# Some comments on information theory

C

#### Cleopatre VII

##### Guest
Some time ago my attention was drawn to the post: Language, Sounds and Intelligent Design

I thought that I could share my knowledge of information theory from my studies, starting with probability calculus, which I currently teach in high school and in graduate studies. However, to start the discussion, I would like to write a few introductory posts. I have in mind that not all forum participants deal with mathematics.

This series of posts will focus primarily on information. Today's post is an introduction to the theory of probability. It turns out that the theory of probability and information are related, because the current information theory is based on probability models.

But why does information seem so important? Well, everything we perceive or describe, we get to know precisely because we receive information from the environment. However, we will move on to information itself in further posts.

The basic concept of theory of probability is, of course, the concept of probability itself. Probability may seem to be an intuitive concept, but its mathematical definition requires the establishment of specific models, which, as usually in mathematics, are idealized.

The scientific study of probability is a modern development of mathematics. Gambling shows that there has been an interest in quantifying the ideas of probability for millennia, but exact mathematical descriptions arose much later. There are reasons for the slow development of the mathematics of probability. Whereas games of chance provided the impetus for the mathematical study of probability, fundamental issues are still obscured by the superstitions of gamblers. However, we will talk about them after a short mathematical introduction.

Now let's think about the model of a six-sided dice. Suppose the sides of the dice are indistinguishable, and we can roll a natural number from 1 to 6. In our model the dice is also perfectly symmetrical and no physical conditions are taken into account that may have any influence on the result. Therefore, the discrete probability distribution for a roll of such a dice is as follows:

 x_i​ 1​ 2​ 3​ 4​ 5​ 6​ p_i​ 1/6​ 1/6​ 1/6​ 1/6​ 1/6​ 1/6​

x_i - random variables,
p_i - the probability that a random variable has a given value (in this case 1, 2, 3, 4, 5 or 6).

However, to take a closer look at the concept of a random variable, it is worth introducing some mathematical definitions.
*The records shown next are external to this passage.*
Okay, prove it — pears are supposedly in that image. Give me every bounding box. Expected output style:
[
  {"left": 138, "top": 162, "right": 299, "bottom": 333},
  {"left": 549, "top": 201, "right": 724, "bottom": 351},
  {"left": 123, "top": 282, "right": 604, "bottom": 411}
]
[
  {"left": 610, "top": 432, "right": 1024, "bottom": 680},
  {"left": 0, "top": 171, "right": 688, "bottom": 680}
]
They will appear in further parts of our discussion.

I kindly ask forum participants to comment on the idea of this discussion and such posts. Do you prefer them to be longer or rather shorter than the current one? How often should they appear?

Let me add that in the next post I would like to discuss the Laplace’s definition of probability.

This could be good for me. I may like the use of entropy and random walks in my favorite model but I'm really an electrical engineer who picks up things in an incomplete kind of way a lot. Length and how often is kind of up to you but the length looks fine.

This could be good for me. I may like the use of entropy and random walks in my favorite model but I'm really an electrical engineer who picks up things in an incomplete kind of way a lot. Length and how often is kind of up to you but the length looks fine.
So I am very happy. I decided to start with the probability. Maybe in the following parts I will also include some simple examples so that everyone can try to solve them on their own. And then we'll go ahead and discuss. Of course, I will make every effort to ensure that everything is clear to everyone.

I may like the use of entropy and random walks in my favorite model
I am a theoretical physicist, but I must admit: I never understood the concept of entropy (or negentropy aka information). Therefore I am looking forward to learning something new from the discussions in this series....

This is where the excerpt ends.